■ SUPPLIED PASSAGE
****

It’s About Time (to talk SQL)
One of the reasons I came to Interana was because I missed analytics and statistics. In grad school, I spent more hours than I care to recall hacking S and S-Plus. Early in my career I also worked with relational databases and taught courses around SQL programming. But in the last 20 years I’ve only occasionally dabbled with SQL and R. I’m also relatively new to behavioral analytics. For both those reasons, I want to blog about SQL in behavioral analytics to refresh my knowledge and learn more about both.
Interana doesn’t use SQL in the event analysis data path or as an interface for our users. We provide users an intuitive Visual Query Builder which we translate into parallelized instructions optimized for time series data. We also let users graphically create flexibly defined behavioral constructs (e.g., cohorts, metrics, sessions, funnels, etc.) as reusable named expressions. Our users create and refine powerful queries without being technical or knowing how to code.
If that’s the case, why write about SQL? One reason is to share our perspective. Another is to explore alternative views. My goal is also to better understand the state of SQL for Behavioral Analytics: essentially, how SQL handles a time-ordered sequence of actions by actor. Whether you love or hate using SQL for analytics, we want to hear your perspective. How do you address some of the challenges? Is it all working just fine? Have you tried SQL but needed to hand off the task to an expert? If so, where did things get stuck and what alternatives did you consider? How long did it take you to ask follow-up questions? Please comment. I’m definitely hoping for an interactive discussion.
This blog post focuses on the concept of time and how SQL interacts with time series data. When our founder, Bobby Johnson, ran infrastructure at Facebook, he found that all of the important questions were about how things behaved over time. His experience made it clear that these are the questions that matter most to businesses. As more of the economy moves online and becomes subscription-based, understanding events over time is more important than ever. Looking at user behavior over time allows organizations to make better decisions and increase revenues. Time series data allows you to understand the actions people, products, and machines make over time. With that in mind, let’s dive in!

****

■ TO DO
(a) Restate word for word the section of the SQL blog post from "One of the reasons" up to and including "more about both.".
(b) Which behavioral constructs does the SQL blog post name in parentheses as things users can create graphically?
(c) Continue the blog post on SQL and time series data from its final sentence.

Spatial data with pictures

****

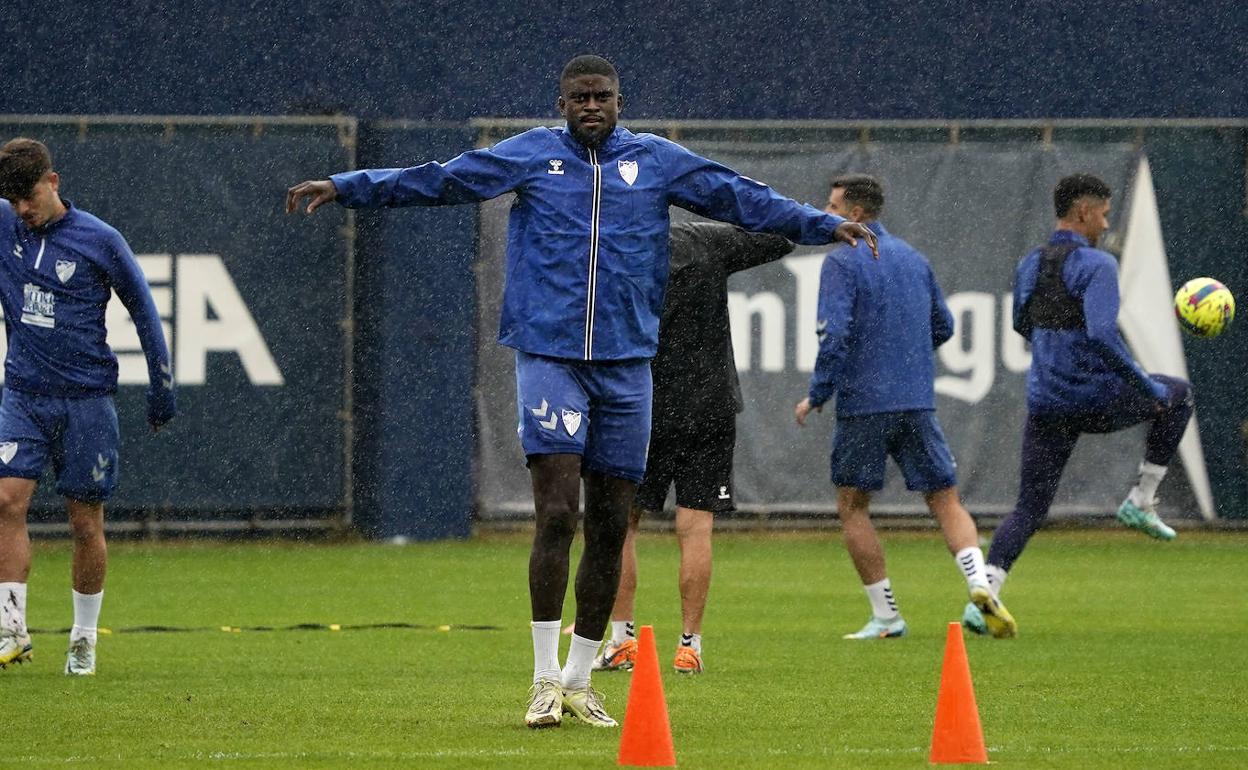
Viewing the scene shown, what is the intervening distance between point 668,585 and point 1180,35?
353 inches

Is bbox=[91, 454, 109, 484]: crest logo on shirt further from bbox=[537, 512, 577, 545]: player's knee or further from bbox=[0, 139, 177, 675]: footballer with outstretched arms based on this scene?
bbox=[537, 512, 577, 545]: player's knee

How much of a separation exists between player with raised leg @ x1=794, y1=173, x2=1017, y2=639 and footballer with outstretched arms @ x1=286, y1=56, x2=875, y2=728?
335 cm

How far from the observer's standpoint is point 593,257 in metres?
7.46

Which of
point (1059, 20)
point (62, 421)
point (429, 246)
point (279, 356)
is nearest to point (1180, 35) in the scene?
point (1059, 20)

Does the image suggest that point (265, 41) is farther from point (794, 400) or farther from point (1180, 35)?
point (1180, 35)

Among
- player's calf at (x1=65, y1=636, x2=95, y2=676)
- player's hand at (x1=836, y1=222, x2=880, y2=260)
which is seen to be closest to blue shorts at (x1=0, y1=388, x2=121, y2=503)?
player's calf at (x1=65, y1=636, x2=95, y2=676)

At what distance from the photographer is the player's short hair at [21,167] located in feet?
29.2

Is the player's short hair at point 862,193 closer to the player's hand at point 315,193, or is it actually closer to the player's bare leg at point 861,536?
the player's bare leg at point 861,536

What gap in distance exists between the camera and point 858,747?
22.9 feet

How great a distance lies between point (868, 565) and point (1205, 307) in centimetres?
277

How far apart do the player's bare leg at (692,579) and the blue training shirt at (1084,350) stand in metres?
2.57

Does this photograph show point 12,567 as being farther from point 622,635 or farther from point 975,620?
point 975,620

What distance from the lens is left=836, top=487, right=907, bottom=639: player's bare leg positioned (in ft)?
A: 35.6

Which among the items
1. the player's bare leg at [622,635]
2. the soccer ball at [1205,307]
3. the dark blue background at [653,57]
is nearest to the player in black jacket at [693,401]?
the player's bare leg at [622,635]
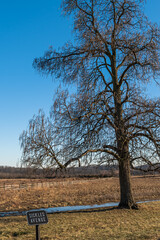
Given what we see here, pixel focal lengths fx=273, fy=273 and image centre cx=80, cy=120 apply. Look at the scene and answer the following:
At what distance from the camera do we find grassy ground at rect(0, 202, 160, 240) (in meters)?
7.39

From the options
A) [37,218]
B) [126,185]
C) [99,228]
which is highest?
[126,185]

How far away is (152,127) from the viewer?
10281mm

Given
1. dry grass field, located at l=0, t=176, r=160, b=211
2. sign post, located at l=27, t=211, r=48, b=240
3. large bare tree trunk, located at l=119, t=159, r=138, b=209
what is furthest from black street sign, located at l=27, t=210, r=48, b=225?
dry grass field, located at l=0, t=176, r=160, b=211

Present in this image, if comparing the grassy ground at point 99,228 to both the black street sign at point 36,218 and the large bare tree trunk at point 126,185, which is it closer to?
the large bare tree trunk at point 126,185

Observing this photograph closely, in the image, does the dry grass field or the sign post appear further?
the dry grass field

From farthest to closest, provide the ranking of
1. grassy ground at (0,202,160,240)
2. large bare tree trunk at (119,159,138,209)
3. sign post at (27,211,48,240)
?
large bare tree trunk at (119,159,138,209) < grassy ground at (0,202,160,240) < sign post at (27,211,48,240)

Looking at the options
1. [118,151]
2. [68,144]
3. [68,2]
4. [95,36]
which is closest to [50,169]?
[68,144]

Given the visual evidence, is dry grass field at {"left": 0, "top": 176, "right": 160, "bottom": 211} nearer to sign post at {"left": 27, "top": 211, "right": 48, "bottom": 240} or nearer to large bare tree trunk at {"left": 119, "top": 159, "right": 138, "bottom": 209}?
large bare tree trunk at {"left": 119, "top": 159, "right": 138, "bottom": 209}

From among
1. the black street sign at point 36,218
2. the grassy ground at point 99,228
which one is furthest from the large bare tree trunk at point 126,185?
the black street sign at point 36,218

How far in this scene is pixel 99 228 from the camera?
→ 27.8 feet

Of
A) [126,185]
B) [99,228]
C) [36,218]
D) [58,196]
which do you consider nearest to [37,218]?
[36,218]

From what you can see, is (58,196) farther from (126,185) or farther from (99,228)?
(99,228)

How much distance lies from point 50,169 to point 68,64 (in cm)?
433

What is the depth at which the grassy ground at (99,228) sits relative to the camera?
24.2 ft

****

■ RESULTS OF THE TASKS
(a)
One of the reasons I came to Interana was because I missed analytics and statistics. In grad school, I spent more hours than I care to recall hacking S and S-Plus. Early in my career I also worked with relational databases and taught courses around SQL programming. But in the last 20 years I’ve only occasionally dabbled with SQL and R. I’m also relatively new to behavioral analytics. For both those reasons, I want to blog about SQL in behavioral analytics to refresh my knowledge and learn more about both.

(b) Cohorts, metrics, sessions, funnels

(c)
What Do We Mean by SQL?
SQL is often used as shorthand to refer to many different things, so it’s helpful to align our understanding. Those three little letters can refer to a standardized language definition, a particular product, an interpreter implementation, a database, etc. SQL was originally designed in the 1970’s for working with normalized relational databases. Over time, SQL as a language was standardized and that standard periodically updated to address evolving business needs. Different versions of the SQL standard support different capabilities and slightly different syntax. In addition, there are many implementations of SQL interpreters and query engines. Popular SQL implementations deviate from the standards in minor and major ways, so just because the SQL standard defines something doesn’t mean that it’s available in a particular solution or that the feature will work the same way between two different implementation.
When it comes to time, SQL is primarily good at answering point in time questions. Often this relates to the state of the database at the time of the query (e.g., tell me about this order and the customer). The latest standardized version is SQL:2011 which finally added temporal support to the SQL standard. It can potentially add time intervals to each record and essentially allows the database to be versioned by time. The new capability supports asking point of time questions on previous states of the database and on specific intervals of time. The SQL:2003 standard introduced Window Functions, which enable queries to perform certain types of ordered operations using the “OVER” clause. The clause specifies a “window” over which the calculation should be performed, and allowed certain cross-row calculations that are useful for Top-N queries and basic sessionization. Prior to that, SQL-92 added notions of date, time, timestamp, and interval — the point-in-time and interval-based concepts of interest to database experts at the time. Earlier versions of the SQL standard didn’t have any native notions of time data and primarily worked with times as integers or strings.
From the perspective of somebody developing applications with SQL, there are three types of time-related queries:
- Point-in-Time — SQL works well for these queries
- Time Interval — Questions related to earlier points in time, and questions related to (essentially) counting what happened during a particular time interval. Newer versions of SQL have support for these questions and are slowly being deployed in more production environments.
- Sequences of events over time — No native SQL support or concepts.
It’s the third kind of query that’s most important for answering behavioral questions.
SQL Isn’t Designed for Time
Recall that SQL is based on sets and sets are inherently unordered. SQL doesn’t assume or use any order in the sets of rows it scans for a query. Newer versions of SQL that work with time still have no native notion of time sequence. In contrast, behavioral analytics is focused on sequences of actions initiated by actors over time. The order of those actions is essential. So is being able to smoothly unravel all recorded actions into sequences by actor.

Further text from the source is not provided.